İşte Soçi'deki Suriye planı

Yeni Şafak
İbrahim Karagül
08:0024/11/2017, Cuma
G: 24/11/2017, Cuma
Yeni Şafak
Cumhurbaşkanı Erdoğan: Soçi’deki toplantı bizim için gerek Rusya, gerek İran’ın tavrını görmemiz açısından önemliydi.
Cumhurbaşkanı Erdoğan: Soçi’deki toplantı bizim için gerek Rusya, gerek İran’ın tavrını görmemiz açısından önemliydi.

Türkiye, Rusya ve İran, Suriye’nin toprak bütünlüğü ile siyasi birliği konusunda anlaştı. Cumhurbaşkanı Erdoğan üç ülkenin hedefini şu şekilde açıkladı: Muteber bir siyasi çözüm; Suriye’ye yeni anayasa hazırlamak; BM gözetiminde şeffaf seçime gitmek; tutukluların serbest bırakılması ve mayınların temizlenmesi.
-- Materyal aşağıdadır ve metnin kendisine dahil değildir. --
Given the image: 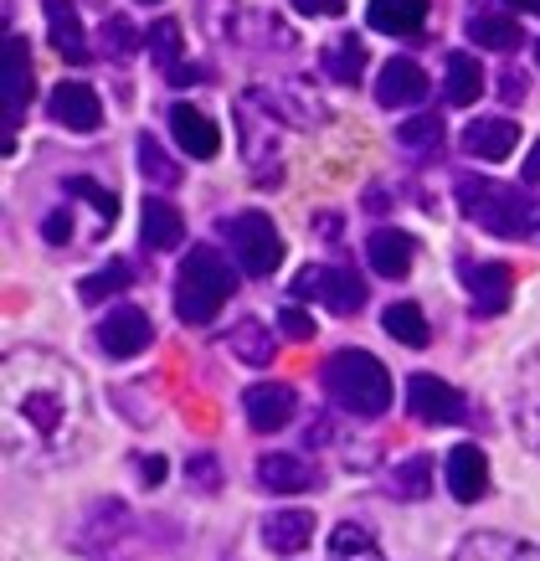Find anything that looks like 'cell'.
Returning <instances> with one entry per match:
<instances>
[{
	"instance_id": "cell-1",
	"label": "cell",
	"mask_w": 540,
	"mask_h": 561,
	"mask_svg": "<svg viewBox=\"0 0 540 561\" xmlns=\"http://www.w3.org/2000/svg\"><path fill=\"white\" fill-rule=\"evenodd\" d=\"M0 438L26 469H62L88 443V387L57 351L16 345L0 356Z\"/></svg>"
},
{
	"instance_id": "cell-2",
	"label": "cell",
	"mask_w": 540,
	"mask_h": 561,
	"mask_svg": "<svg viewBox=\"0 0 540 561\" xmlns=\"http://www.w3.org/2000/svg\"><path fill=\"white\" fill-rule=\"evenodd\" d=\"M453 202L490 238H530V232H540V202H530L520 186H499L490 175H453Z\"/></svg>"
},
{
	"instance_id": "cell-3",
	"label": "cell",
	"mask_w": 540,
	"mask_h": 561,
	"mask_svg": "<svg viewBox=\"0 0 540 561\" xmlns=\"http://www.w3.org/2000/svg\"><path fill=\"white\" fill-rule=\"evenodd\" d=\"M320 381H324V397L340 412H351V417H371L376 423L391 408V371L371 351H360V345L330 351V360L320 366Z\"/></svg>"
},
{
	"instance_id": "cell-4",
	"label": "cell",
	"mask_w": 540,
	"mask_h": 561,
	"mask_svg": "<svg viewBox=\"0 0 540 561\" xmlns=\"http://www.w3.org/2000/svg\"><path fill=\"white\" fill-rule=\"evenodd\" d=\"M232 294H237V268L221 257V248L196 242L181 257V268H175V314H181V324H211Z\"/></svg>"
},
{
	"instance_id": "cell-5",
	"label": "cell",
	"mask_w": 540,
	"mask_h": 561,
	"mask_svg": "<svg viewBox=\"0 0 540 561\" xmlns=\"http://www.w3.org/2000/svg\"><path fill=\"white\" fill-rule=\"evenodd\" d=\"M221 238H227L237 268L248 278H268V273L284 268V238H278L268 211H232L221 221Z\"/></svg>"
},
{
	"instance_id": "cell-6",
	"label": "cell",
	"mask_w": 540,
	"mask_h": 561,
	"mask_svg": "<svg viewBox=\"0 0 540 561\" xmlns=\"http://www.w3.org/2000/svg\"><path fill=\"white\" fill-rule=\"evenodd\" d=\"M248 103H257L273 124H294V129H314L324 119L320 93L309 83H299V78H288V83H257L248 93Z\"/></svg>"
},
{
	"instance_id": "cell-7",
	"label": "cell",
	"mask_w": 540,
	"mask_h": 561,
	"mask_svg": "<svg viewBox=\"0 0 540 561\" xmlns=\"http://www.w3.org/2000/svg\"><path fill=\"white\" fill-rule=\"evenodd\" d=\"M294 294H299V299H320L330 314H360V309H366V284H360L351 268L309 263V268H299V278H294Z\"/></svg>"
},
{
	"instance_id": "cell-8",
	"label": "cell",
	"mask_w": 540,
	"mask_h": 561,
	"mask_svg": "<svg viewBox=\"0 0 540 561\" xmlns=\"http://www.w3.org/2000/svg\"><path fill=\"white\" fill-rule=\"evenodd\" d=\"M406 408H412L417 423L448 427V423H463V417H469V397H463L453 381H443V376L417 371V376H406Z\"/></svg>"
},
{
	"instance_id": "cell-9",
	"label": "cell",
	"mask_w": 540,
	"mask_h": 561,
	"mask_svg": "<svg viewBox=\"0 0 540 561\" xmlns=\"http://www.w3.org/2000/svg\"><path fill=\"white\" fill-rule=\"evenodd\" d=\"M268 114L257 103L237 99V129H242V165L253 171L257 186H278V135L268 129Z\"/></svg>"
},
{
	"instance_id": "cell-10",
	"label": "cell",
	"mask_w": 540,
	"mask_h": 561,
	"mask_svg": "<svg viewBox=\"0 0 540 561\" xmlns=\"http://www.w3.org/2000/svg\"><path fill=\"white\" fill-rule=\"evenodd\" d=\"M135 526V515L124 500H93L83 515H78V530H72V546L83 551V557H108L124 536Z\"/></svg>"
},
{
	"instance_id": "cell-11",
	"label": "cell",
	"mask_w": 540,
	"mask_h": 561,
	"mask_svg": "<svg viewBox=\"0 0 540 561\" xmlns=\"http://www.w3.org/2000/svg\"><path fill=\"white\" fill-rule=\"evenodd\" d=\"M458 273H463L469 309L479 314V320H490V314L509 309V294H515V268H509V263H499V257H484V263L458 257Z\"/></svg>"
},
{
	"instance_id": "cell-12",
	"label": "cell",
	"mask_w": 540,
	"mask_h": 561,
	"mask_svg": "<svg viewBox=\"0 0 540 561\" xmlns=\"http://www.w3.org/2000/svg\"><path fill=\"white\" fill-rule=\"evenodd\" d=\"M99 345H103V356H114V360H135V356H145L150 351V341H154V324H150V314L145 309H135V305H114L108 314L99 320Z\"/></svg>"
},
{
	"instance_id": "cell-13",
	"label": "cell",
	"mask_w": 540,
	"mask_h": 561,
	"mask_svg": "<svg viewBox=\"0 0 540 561\" xmlns=\"http://www.w3.org/2000/svg\"><path fill=\"white\" fill-rule=\"evenodd\" d=\"M145 47H150L154 68L165 72V83L175 88H196V83H211V68H202V62H186V47H181V26L170 16H160L145 32Z\"/></svg>"
},
{
	"instance_id": "cell-14",
	"label": "cell",
	"mask_w": 540,
	"mask_h": 561,
	"mask_svg": "<svg viewBox=\"0 0 540 561\" xmlns=\"http://www.w3.org/2000/svg\"><path fill=\"white\" fill-rule=\"evenodd\" d=\"M294 412H299V397L284 381H257V387L242 391V417L253 433H278V427L294 423Z\"/></svg>"
},
{
	"instance_id": "cell-15",
	"label": "cell",
	"mask_w": 540,
	"mask_h": 561,
	"mask_svg": "<svg viewBox=\"0 0 540 561\" xmlns=\"http://www.w3.org/2000/svg\"><path fill=\"white\" fill-rule=\"evenodd\" d=\"M47 114L62 129H72V135H93L103 124V103H99V93L88 83H78V78H68V83H57L51 88V99H47Z\"/></svg>"
},
{
	"instance_id": "cell-16",
	"label": "cell",
	"mask_w": 540,
	"mask_h": 561,
	"mask_svg": "<svg viewBox=\"0 0 540 561\" xmlns=\"http://www.w3.org/2000/svg\"><path fill=\"white\" fill-rule=\"evenodd\" d=\"M490 490V454L479 443H458L448 448V494L458 505H479Z\"/></svg>"
},
{
	"instance_id": "cell-17",
	"label": "cell",
	"mask_w": 540,
	"mask_h": 561,
	"mask_svg": "<svg viewBox=\"0 0 540 561\" xmlns=\"http://www.w3.org/2000/svg\"><path fill=\"white\" fill-rule=\"evenodd\" d=\"M427 72L412 62V57H391V62H381V72H376V99L387 103V108H412V103L427 99Z\"/></svg>"
},
{
	"instance_id": "cell-18",
	"label": "cell",
	"mask_w": 540,
	"mask_h": 561,
	"mask_svg": "<svg viewBox=\"0 0 540 561\" xmlns=\"http://www.w3.org/2000/svg\"><path fill=\"white\" fill-rule=\"evenodd\" d=\"M515 427L525 448L540 459V345L520 360V376H515Z\"/></svg>"
},
{
	"instance_id": "cell-19",
	"label": "cell",
	"mask_w": 540,
	"mask_h": 561,
	"mask_svg": "<svg viewBox=\"0 0 540 561\" xmlns=\"http://www.w3.org/2000/svg\"><path fill=\"white\" fill-rule=\"evenodd\" d=\"M165 119H170V135H175V145H181L191 160H217V150H221L217 119H206L202 108H191V103H175Z\"/></svg>"
},
{
	"instance_id": "cell-20",
	"label": "cell",
	"mask_w": 540,
	"mask_h": 561,
	"mask_svg": "<svg viewBox=\"0 0 540 561\" xmlns=\"http://www.w3.org/2000/svg\"><path fill=\"white\" fill-rule=\"evenodd\" d=\"M257 484L268 494H299L320 484V469L305 459V454H263L257 459Z\"/></svg>"
},
{
	"instance_id": "cell-21",
	"label": "cell",
	"mask_w": 540,
	"mask_h": 561,
	"mask_svg": "<svg viewBox=\"0 0 540 561\" xmlns=\"http://www.w3.org/2000/svg\"><path fill=\"white\" fill-rule=\"evenodd\" d=\"M139 242H145L150 253L181 248V242H186V217H181L165 196H150V202L139 206Z\"/></svg>"
},
{
	"instance_id": "cell-22",
	"label": "cell",
	"mask_w": 540,
	"mask_h": 561,
	"mask_svg": "<svg viewBox=\"0 0 540 561\" xmlns=\"http://www.w3.org/2000/svg\"><path fill=\"white\" fill-rule=\"evenodd\" d=\"M366 21H371L381 36L417 42L427 26V0H371V5H366Z\"/></svg>"
},
{
	"instance_id": "cell-23",
	"label": "cell",
	"mask_w": 540,
	"mask_h": 561,
	"mask_svg": "<svg viewBox=\"0 0 540 561\" xmlns=\"http://www.w3.org/2000/svg\"><path fill=\"white\" fill-rule=\"evenodd\" d=\"M453 561H540V546L505 536V530H473L458 541Z\"/></svg>"
},
{
	"instance_id": "cell-24",
	"label": "cell",
	"mask_w": 540,
	"mask_h": 561,
	"mask_svg": "<svg viewBox=\"0 0 540 561\" xmlns=\"http://www.w3.org/2000/svg\"><path fill=\"white\" fill-rule=\"evenodd\" d=\"M412 257H417V242L406 238V232H397V227H376L371 238H366V263L381 278H406Z\"/></svg>"
},
{
	"instance_id": "cell-25",
	"label": "cell",
	"mask_w": 540,
	"mask_h": 561,
	"mask_svg": "<svg viewBox=\"0 0 540 561\" xmlns=\"http://www.w3.org/2000/svg\"><path fill=\"white\" fill-rule=\"evenodd\" d=\"M42 11H47V26H51V47L62 62H88V32H83V16H78V5L72 0H42Z\"/></svg>"
},
{
	"instance_id": "cell-26",
	"label": "cell",
	"mask_w": 540,
	"mask_h": 561,
	"mask_svg": "<svg viewBox=\"0 0 540 561\" xmlns=\"http://www.w3.org/2000/svg\"><path fill=\"white\" fill-rule=\"evenodd\" d=\"M314 526H320V520L309 511H299V505H294V511H273L268 520H263V541H268V551H278V557H299V551L314 541Z\"/></svg>"
},
{
	"instance_id": "cell-27",
	"label": "cell",
	"mask_w": 540,
	"mask_h": 561,
	"mask_svg": "<svg viewBox=\"0 0 540 561\" xmlns=\"http://www.w3.org/2000/svg\"><path fill=\"white\" fill-rule=\"evenodd\" d=\"M515 145H520L515 119H469V129H463V150L473 160H509Z\"/></svg>"
},
{
	"instance_id": "cell-28",
	"label": "cell",
	"mask_w": 540,
	"mask_h": 561,
	"mask_svg": "<svg viewBox=\"0 0 540 561\" xmlns=\"http://www.w3.org/2000/svg\"><path fill=\"white\" fill-rule=\"evenodd\" d=\"M320 68H324V78H330V83L355 88L360 78H366V42H360V36H351V32L330 36V42H324V51H320Z\"/></svg>"
},
{
	"instance_id": "cell-29",
	"label": "cell",
	"mask_w": 540,
	"mask_h": 561,
	"mask_svg": "<svg viewBox=\"0 0 540 561\" xmlns=\"http://www.w3.org/2000/svg\"><path fill=\"white\" fill-rule=\"evenodd\" d=\"M227 351H232L242 366H273V351H278V335H273L263 320L242 314V320L227 330Z\"/></svg>"
},
{
	"instance_id": "cell-30",
	"label": "cell",
	"mask_w": 540,
	"mask_h": 561,
	"mask_svg": "<svg viewBox=\"0 0 540 561\" xmlns=\"http://www.w3.org/2000/svg\"><path fill=\"white\" fill-rule=\"evenodd\" d=\"M484 93V68L473 51H448V72H443V99L453 108H469L473 99Z\"/></svg>"
},
{
	"instance_id": "cell-31",
	"label": "cell",
	"mask_w": 540,
	"mask_h": 561,
	"mask_svg": "<svg viewBox=\"0 0 540 561\" xmlns=\"http://www.w3.org/2000/svg\"><path fill=\"white\" fill-rule=\"evenodd\" d=\"M135 284V263H124V257H114V263H103L99 273H88L83 284H78V299L83 305H103V299H124V289Z\"/></svg>"
},
{
	"instance_id": "cell-32",
	"label": "cell",
	"mask_w": 540,
	"mask_h": 561,
	"mask_svg": "<svg viewBox=\"0 0 540 561\" xmlns=\"http://www.w3.org/2000/svg\"><path fill=\"white\" fill-rule=\"evenodd\" d=\"M381 324H387L391 341H397V345H412V351H423V345L433 341V330H427V314L412 305V299H397V305H387Z\"/></svg>"
},
{
	"instance_id": "cell-33",
	"label": "cell",
	"mask_w": 540,
	"mask_h": 561,
	"mask_svg": "<svg viewBox=\"0 0 540 561\" xmlns=\"http://www.w3.org/2000/svg\"><path fill=\"white\" fill-rule=\"evenodd\" d=\"M32 47H26V36H11V135L21 129L26 119V108H32Z\"/></svg>"
},
{
	"instance_id": "cell-34",
	"label": "cell",
	"mask_w": 540,
	"mask_h": 561,
	"mask_svg": "<svg viewBox=\"0 0 540 561\" xmlns=\"http://www.w3.org/2000/svg\"><path fill=\"white\" fill-rule=\"evenodd\" d=\"M469 36L484 51H515L520 47V26H515V16H505V11H473Z\"/></svg>"
},
{
	"instance_id": "cell-35",
	"label": "cell",
	"mask_w": 540,
	"mask_h": 561,
	"mask_svg": "<svg viewBox=\"0 0 540 561\" xmlns=\"http://www.w3.org/2000/svg\"><path fill=\"white\" fill-rule=\"evenodd\" d=\"M62 191H68L72 202H83L88 211H93V221H99V238L108 232V227H114V217H118V196H114V191H103L99 181H93V175H68V181H62Z\"/></svg>"
},
{
	"instance_id": "cell-36",
	"label": "cell",
	"mask_w": 540,
	"mask_h": 561,
	"mask_svg": "<svg viewBox=\"0 0 540 561\" xmlns=\"http://www.w3.org/2000/svg\"><path fill=\"white\" fill-rule=\"evenodd\" d=\"M330 561H381V546L371 541V530H360L355 520L330 530V546H324Z\"/></svg>"
},
{
	"instance_id": "cell-37",
	"label": "cell",
	"mask_w": 540,
	"mask_h": 561,
	"mask_svg": "<svg viewBox=\"0 0 540 561\" xmlns=\"http://www.w3.org/2000/svg\"><path fill=\"white\" fill-rule=\"evenodd\" d=\"M443 119L438 114H417V119H402L397 124V145L402 150H412V154H438L443 150Z\"/></svg>"
},
{
	"instance_id": "cell-38",
	"label": "cell",
	"mask_w": 540,
	"mask_h": 561,
	"mask_svg": "<svg viewBox=\"0 0 540 561\" xmlns=\"http://www.w3.org/2000/svg\"><path fill=\"white\" fill-rule=\"evenodd\" d=\"M139 175L150 181V186H181V165L165 154V145L154 135H139Z\"/></svg>"
},
{
	"instance_id": "cell-39",
	"label": "cell",
	"mask_w": 540,
	"mask_h": 561,
	"mask_svg": "<svg viewBox=\"0 0 540 561\" xmlns=\"http://www.w3.org/2000/svg\"><path fill=\"white\" fill-rule=\"evenodd\" d=\"M387 490L397 494V500H423V494L433 490V463H427L423 454H412V459H402L397 469H391Z\"/></svg>"
},
{
	"instance_id": "cell-40",
	"label": "cell",
	"mask_w": 540,
	"mask_h": 561,
	"mask_svg": "<svg viewBox=\"0 0 540 561\" xmlns=\"http://www.w3.org/2000/svg\"><path fill=\"white\" fill-rule=\"evenodd\" d=\"M103 42H99V51L108 57V62H129L139 47H145V36L135 32V21H124V16H108L103 21Z\"/></svg>"
},
{
	"instance_id": "cell-41",
	"label": "cell",
	"mask_w": 540,
	"mask_h": 561,
	"mask_svg": "<svg viewBox=\"0 0 540 561\" xmlns=\"http://www.w3.org/2000/svg\"><path fill=\"white\" fill-rule=\"evenodd\" d=\"M72 211H78V206L62 202L57 211H47V217H42V238H47L51 248H68V242H72Z\"/></svg>"
},
{
	"instance_id": "cell-42",
	"label": "cell",
	"mask_w": 540,
	"mask_h": 561,
	"mask_svg": "<svg viewBox=\"0 0 540 561\" xmlns=\"http://www.w3.org/2000/svg\"><path fill=\"white\" fill-rule=\"evenodd\" d=\"M278 335H288L294 345H305V341H314V320H309L299 305H284L278 309Z\"/></svg>"
},
{
	"instance_id": "cell-43",
	"label": "cell",
	"mask_w": 540,
	"mask_h": 561,
	"mask_svg": "<svg viewBox=\"0 0 540 561\" xmlns=\"http://www.w3.org/2000/svg\"><path fill=\"white\" fill-rule=\"evenodd\" d=\"M186 474H191V484H196V490H217V484H221V463L211 459V454H196V459L186 463Z\"/></svg>"
},
{
	"instance_id": "cell-44",
	"label": "cell",
	"mask_w": 540,
	"mask_h": 561,
	"mask_svg": "<svg viewBox=\"0 0 540 561\" xmlns=\"http://www.w3.org/2000/svg\"><path fill=\"white\" fill-rule=\"evenodd\" d=\"M294 11H305V16H345V0H294Z\"/></svg>"
},
{
	"instance_id": "cell-45",
	"label": "cell",
	"mask_w": 540,
	"mask_h": 561,
	"mask_svg": "<svg viewBox=\"0 0 540 561\" xmlns=\"http://www.w3.org/2000/svg\"><path fill=\"white\" fill-rule=\"evenodd\" d=\"M139 474H145V484L154 490V484L165 479V459H145V463H139Z\"/></svg>"
},
{
	"instance_id": "cell-46",
	"label": "cell",
	"mask_w": 540,
	"mask_h": 561,
	"mask_svg": "<svg viewBox=\"0 0 540 561\" xmlns=\"http://www.w3.org/2000/svg\"><path fill=\"white\" fill-rule=\"evenodd\" d=\"M525 181H530V186H540V139L530 145V154H525Z\"/></svg>"
},
{
	"instance_id": "cell-47",
	"label": "cell",
	"mask_w": 540,
	"mask_h": 561,
	"mask_svg": "<svg viewBox=\"0 0 540 561\" xmlns=\"http://www.w3.org/2000/svg\"><path fill=\"white\" fill-rule=\"evenodd\" d=\"M525 93V72H505V99H520Z\"/></svg>"
},
{
	"instance_id": "cell-48",
	"label": "cell",
	"mask_w": 540,
	"mask_h": 561,
	"mask_svg": "<svg viewBox=\"0 0 540 561\" xmlns=\"http://www.w3.org/2000/svg\"><path fill=\"white\" fill-rule=\"evenodd\" d=\"M387 191H366V211H387Z\"/></svg>"
},
{
	"instance_id": "cell-49",
	"label": "cell",
	"mask_w": 540,
	"mask_h": 561,
	"mask_svg": "<svg viewBox=\"0 0 540 561\" xmlns=\"http://www.w3.org/2000/svg\"><path fill=\"white\" fill-rule=\"evenodd\" d=\"M515 11H530V16H540V0H509Z\"/></svg>"
},
{
	"instance_id": "cell-50",
	"label": "cell",
	"mask_w": 540,
	"mask_h": 561,
	"mask_svg": "<svg viewBox=\"0 0 540 561\" xmlns=\"http://www.w3.org/2000/svg\"><path fill=\"white\" fill-rule=\"evenodd\" d=\"M139 5H160V0H139Z\"/></svg>"
},
{
	"instance_id": "cell-51",
	"label": "cell",
	"mask_w": 540,
	"mask_h": 561,
	"mask_svg": "<svg viewBox=\"0 0 540 561\" xmlns=\"http://www.w3.org/2000/svg\"><path fill=\"white\" fill-rule=\"evenodd\" d=\"M536 62H540V42H536Z\"/></svg>"
}]
</instances>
Cumhurbaşkanı Tayyip Erdoğan, Türkiye, Rusya ve İran’ın, Suriye’de çatışmaların durdurulması ve siyasi çözüm konusunda anlaştığı Soçi’deki zirvenin ardından dönüş yolunda beraberindeki gazetecilere açıklamalarda bulundu ve sorularını yanıtladı:

Rusya, İran ve Türkiye olarak başlattığımız Astana süreci ile ilgili nihai durumu beraberce değerlendirme amacıyla Soçi’de bir zirve toplantısı gerçekleştirdik. Şu ana kadar Astana süreci ile ilgili bildiğiniz gibi yedi toplantı gerçekleştirdik. Olumlu sonuçlar da aldık. Çatışmasızlık bölgeleri hayata geçirildi, geçiriliyor. İdlib’de üstlendiğimiz sorumluluğu yerine getiriyoruz: Orada oluşturmayı üstlendiğimiz 12 kontrol ve gözetleme noktasından, 3’ünü tamamladık. Süreç devam ediyor. Suriye’nin toprak bütünlüğü ve siyasi birliği konusunda mutabakatımız var.


ÜÇ ÜLKE KARAR VERECEK


Temel amacımız, Suriye halkının kabul edeceği kalıcı ve muteber bir siyasi çözümdür. Bu hususları, ortak açıklamaya da yansıttık. Suriye Ulusal Diyalog Kongresi meselesini detaylı bir şekilde ele aldık. Kongreye kimlerin davet edileceğine, üç ülke beraber karar vereceğiz. Tabii bu üç ülkenin bu kararı vermesinden önce, dışişleri bakanlıklarının nezaretinde oluşturulacak alt komisyonlar gerekli ön çalışmaları yapacak. Kongreye Suriye’deki bütün grupların, tüm kesimlerin davet edilmesini öngörüyoruz. Arkadaşlarımız bu konuda çalışmaları olgunlaştıracak. PYD-YPG gibi terör örgütleri konusundaki tavrımız kesin. Nitekim bu hususu, hem zirvede hem basın toplantısında açıkça ifade ettim.


İKİ ANA HEDEFİMİZ VAR


Kongrenin ateşkes ve çatışmasızlık sürecine katkı vermesini bekliyoruz. Burada da iki ana hedef var. Birincisi, yeni bir anayasa yazılması. Bu konuda mutabıkız. Bunun için, dışişleri bakanları, genelkurmay ve milli istihbaratın yapacakları çalışmada, dar kapsamlı bir şekilde de olsa muhtemelen bir teknokratlar heyetini bu konuyla ilgili çalıştıracaklardır. Yeni anayasa için böyle bir hazırlığın da yapılması gerekecek. İkinci hedef ise BM gözetimde adil ve şeffaf olarak seçime gidilmesi. Bu süreçte Suriye halkının hür iradesiyle hayata geçirebileceği şartların oluşturulması önem arz ediyor. En geniş manada, Suriye’nin içinde ve dışında nerede varsa, tüm Suriyeliler kendi geleceklerini kendileri belirlemeli.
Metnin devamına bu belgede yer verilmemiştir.